DIRECTIONS FOR THIS TASK:
Lay out the items from the line containing "Δt(171Å) +0/+6/+12 min; automated SDO event catalogue." through the line containing "eruption: (217, 199)" as a two-column CSV with the headers item_text and item_answer. Give one row per item, put each value in a single quoted field with line breaks turned into spaces, and leave the pictures out.

SOURCE RECORDS:
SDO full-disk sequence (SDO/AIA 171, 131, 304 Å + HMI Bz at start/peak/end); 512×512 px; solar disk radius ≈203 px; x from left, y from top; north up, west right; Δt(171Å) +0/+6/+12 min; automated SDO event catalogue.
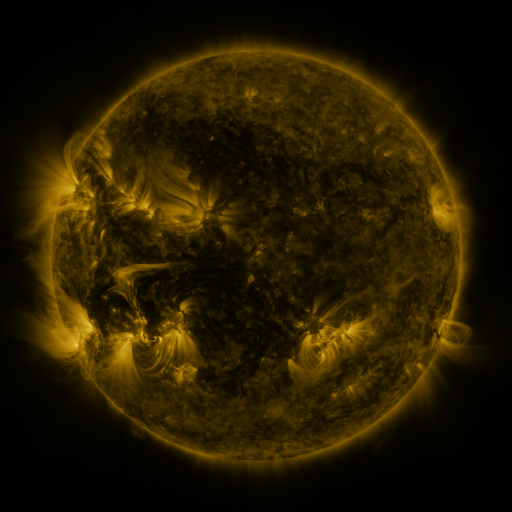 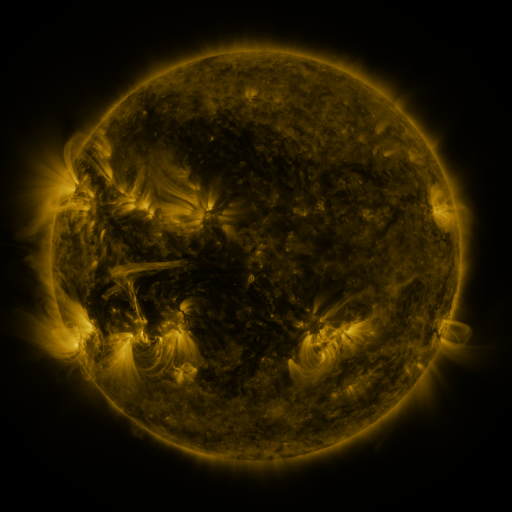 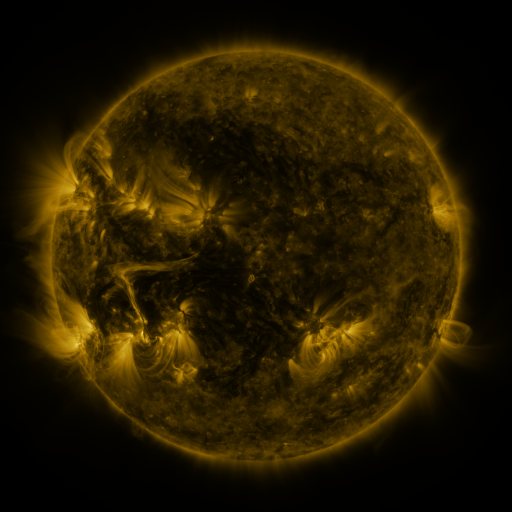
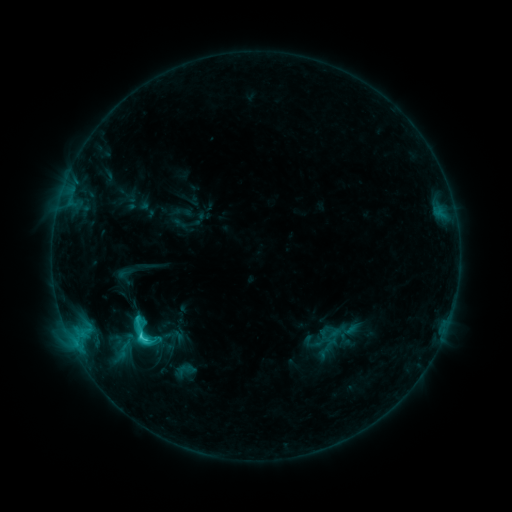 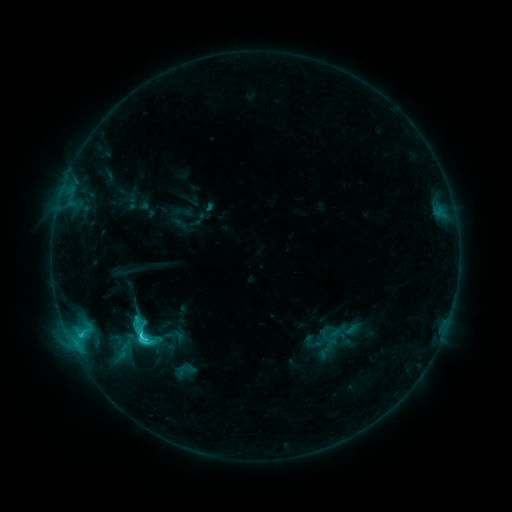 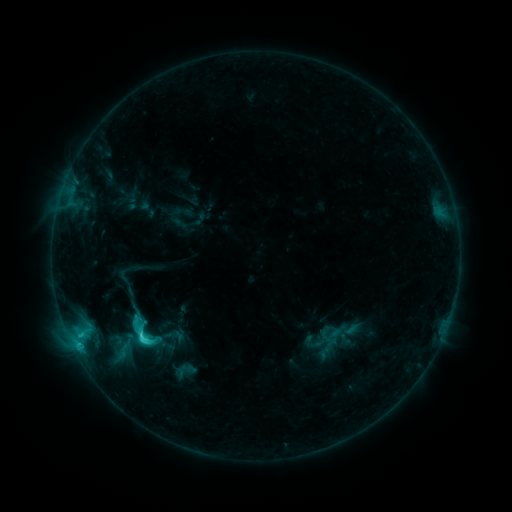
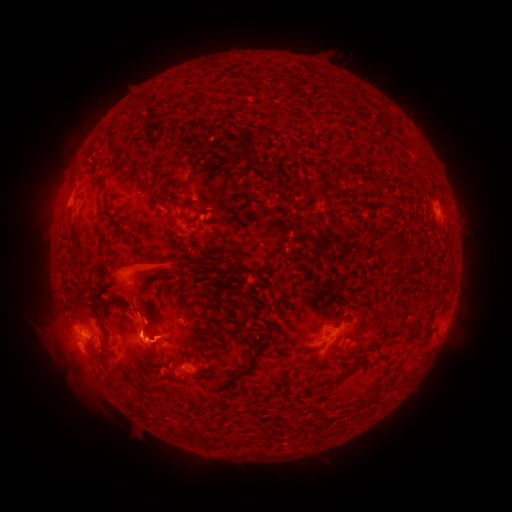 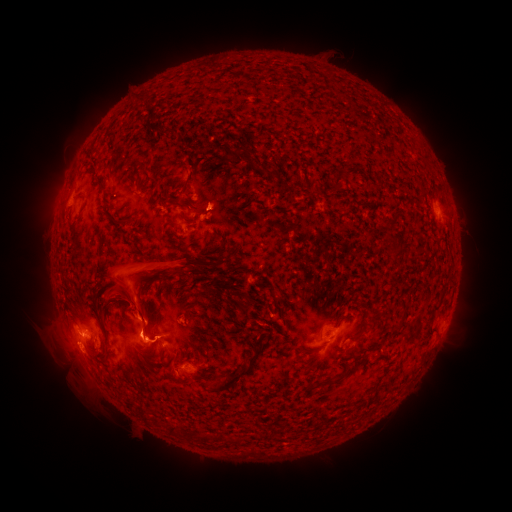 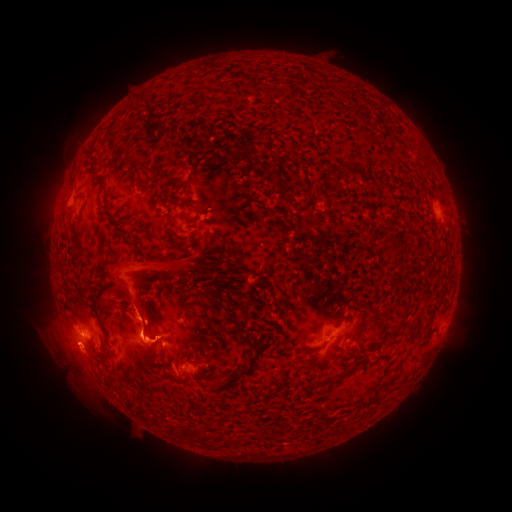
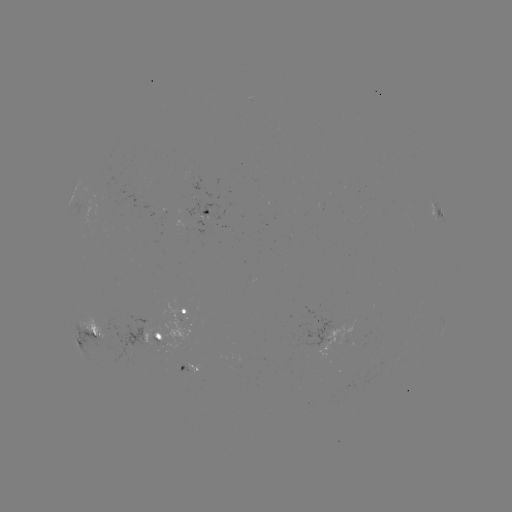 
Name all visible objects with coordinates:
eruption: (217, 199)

--

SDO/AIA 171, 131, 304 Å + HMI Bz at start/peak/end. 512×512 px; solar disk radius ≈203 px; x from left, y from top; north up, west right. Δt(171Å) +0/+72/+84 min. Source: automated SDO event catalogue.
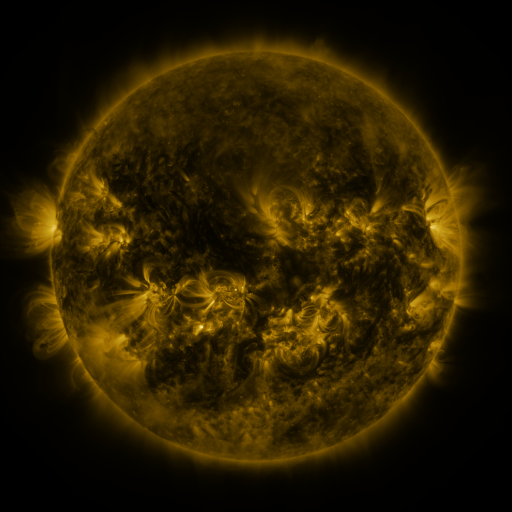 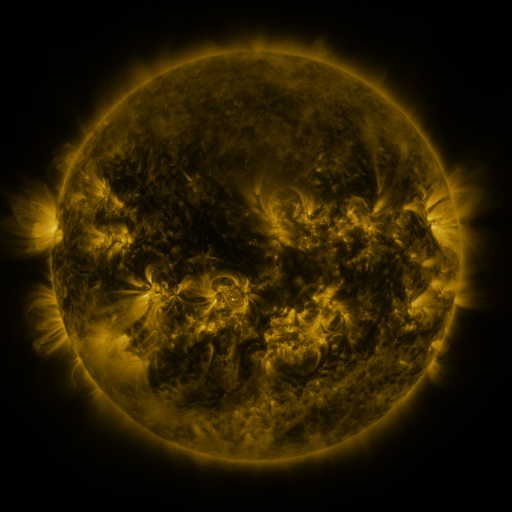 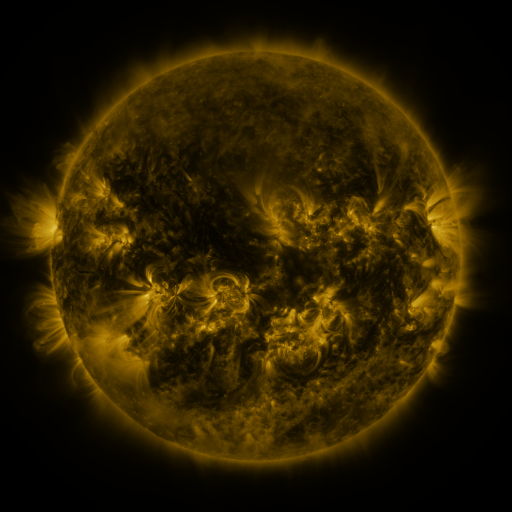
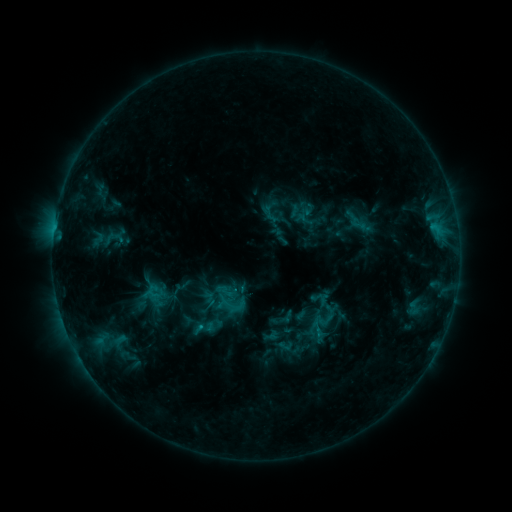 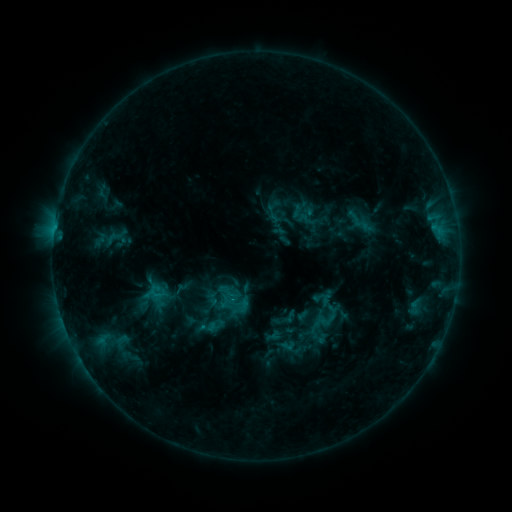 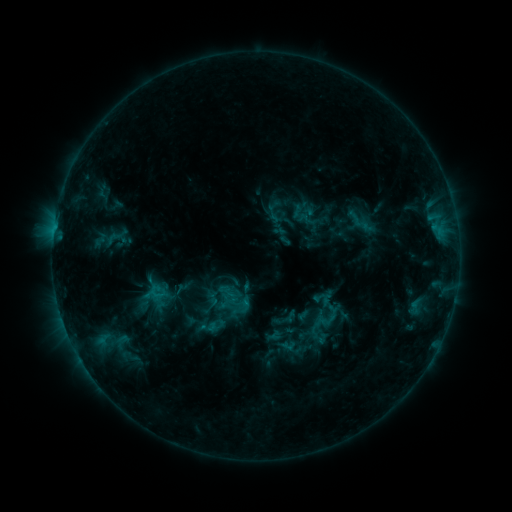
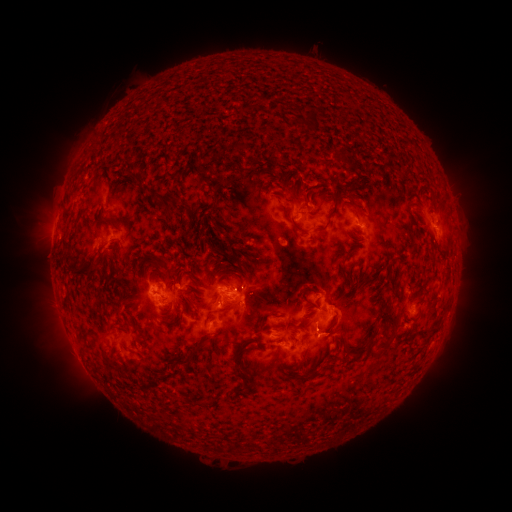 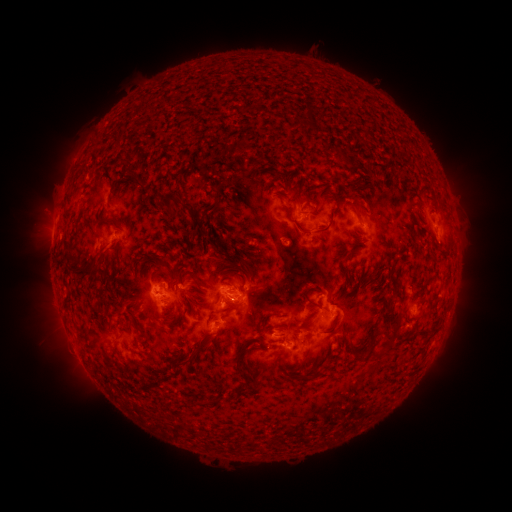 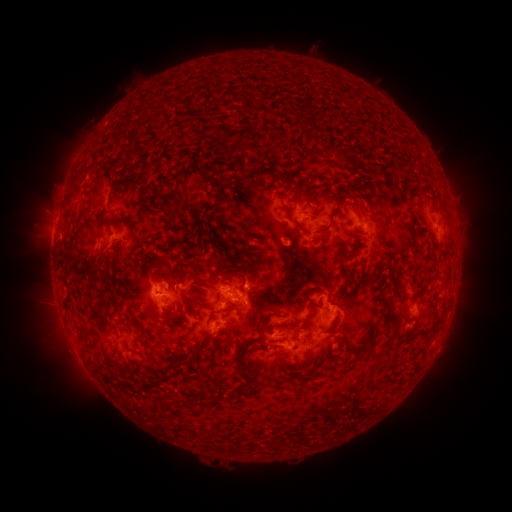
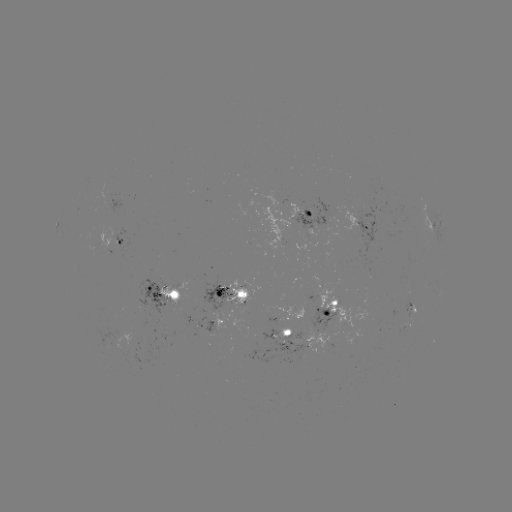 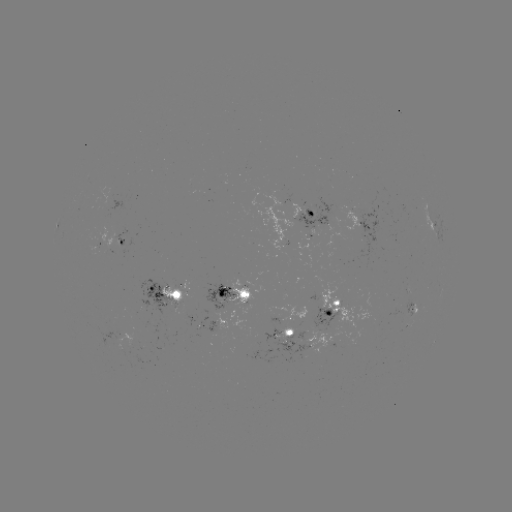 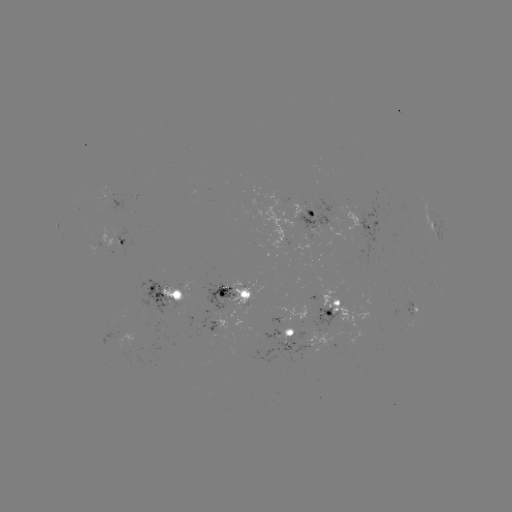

==

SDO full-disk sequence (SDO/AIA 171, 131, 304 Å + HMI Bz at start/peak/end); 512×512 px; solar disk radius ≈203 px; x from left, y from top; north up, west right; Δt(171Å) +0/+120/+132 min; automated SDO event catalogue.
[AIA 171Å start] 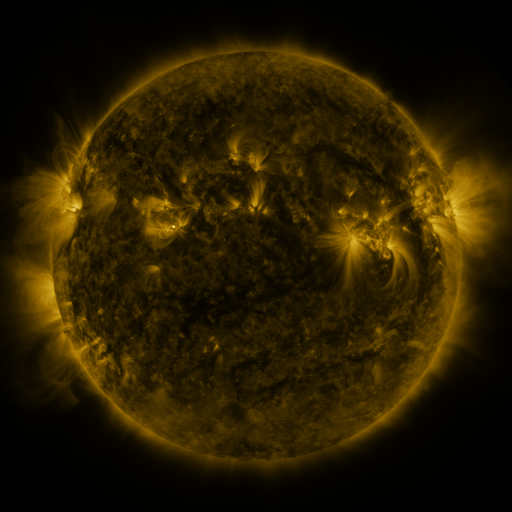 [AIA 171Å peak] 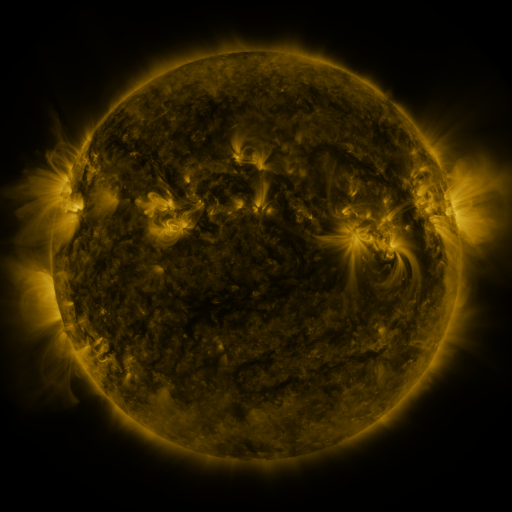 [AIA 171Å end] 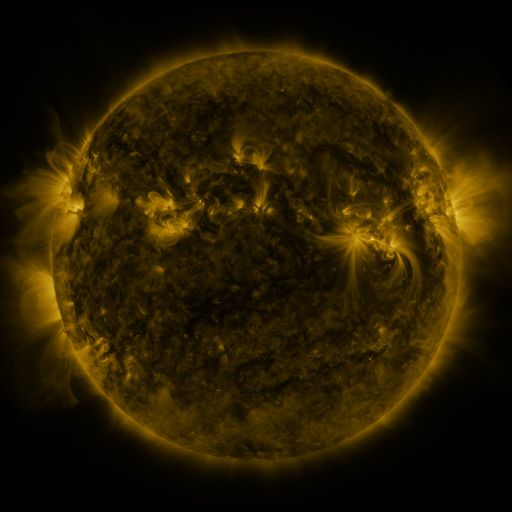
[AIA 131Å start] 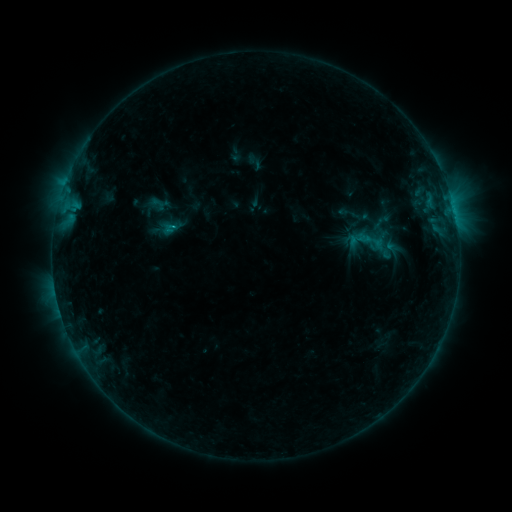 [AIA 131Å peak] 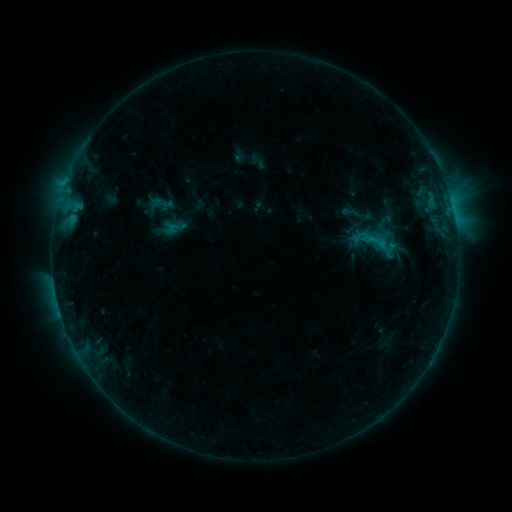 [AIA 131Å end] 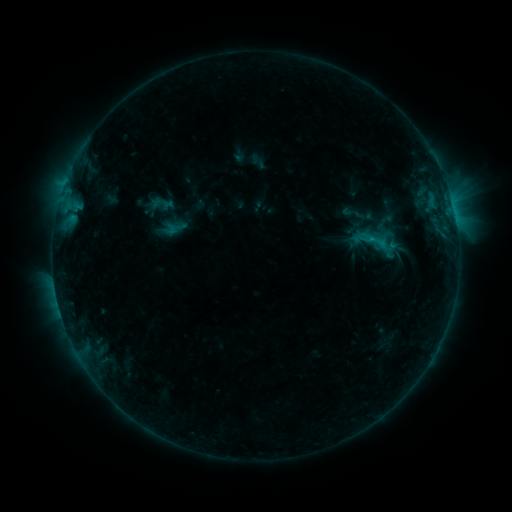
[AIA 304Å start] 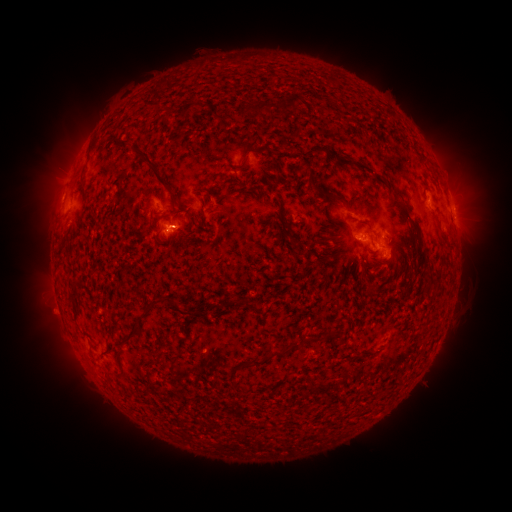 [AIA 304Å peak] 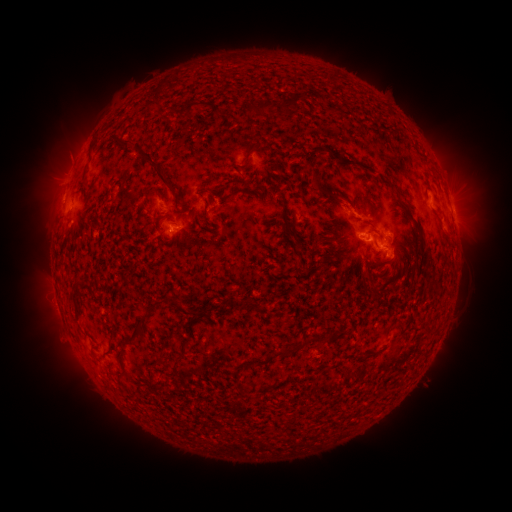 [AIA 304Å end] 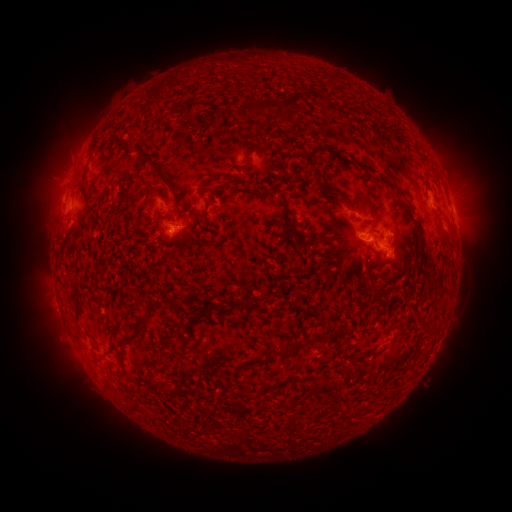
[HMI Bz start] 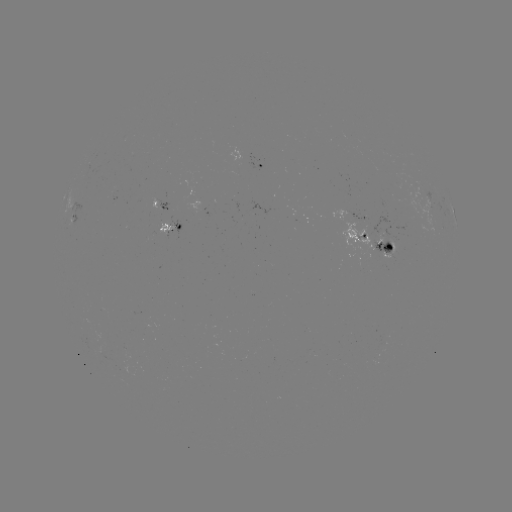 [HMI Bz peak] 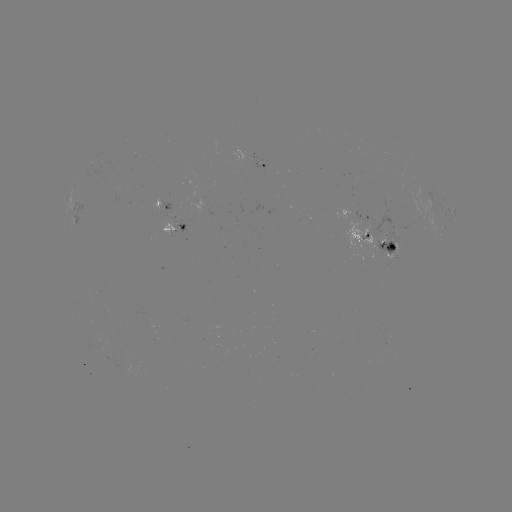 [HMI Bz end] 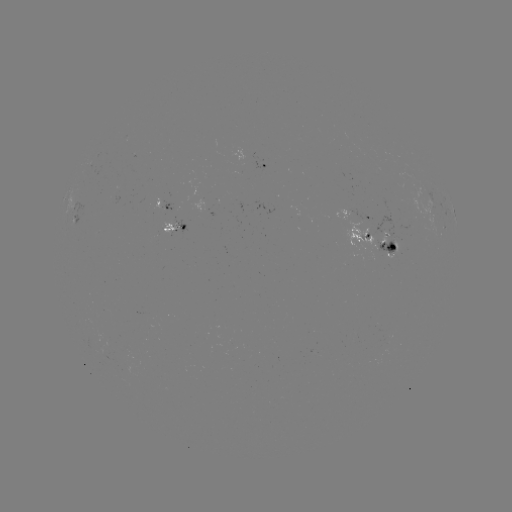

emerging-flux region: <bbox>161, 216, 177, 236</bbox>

WORKED SOLUTION:
item_text,item_answer
"SDO full-disk sequence (SDO/AIA 171, 131, 304 Å + HMI Bz at start/peak/end); 512×512 px; solar disk radius ≈203 px; x from left, y from top; north up, west right; Δt(171Å) +0/+6/+12 min; automated SDO event catalogue. Name all visible objects with coordinates:","eruption: (217, 199)"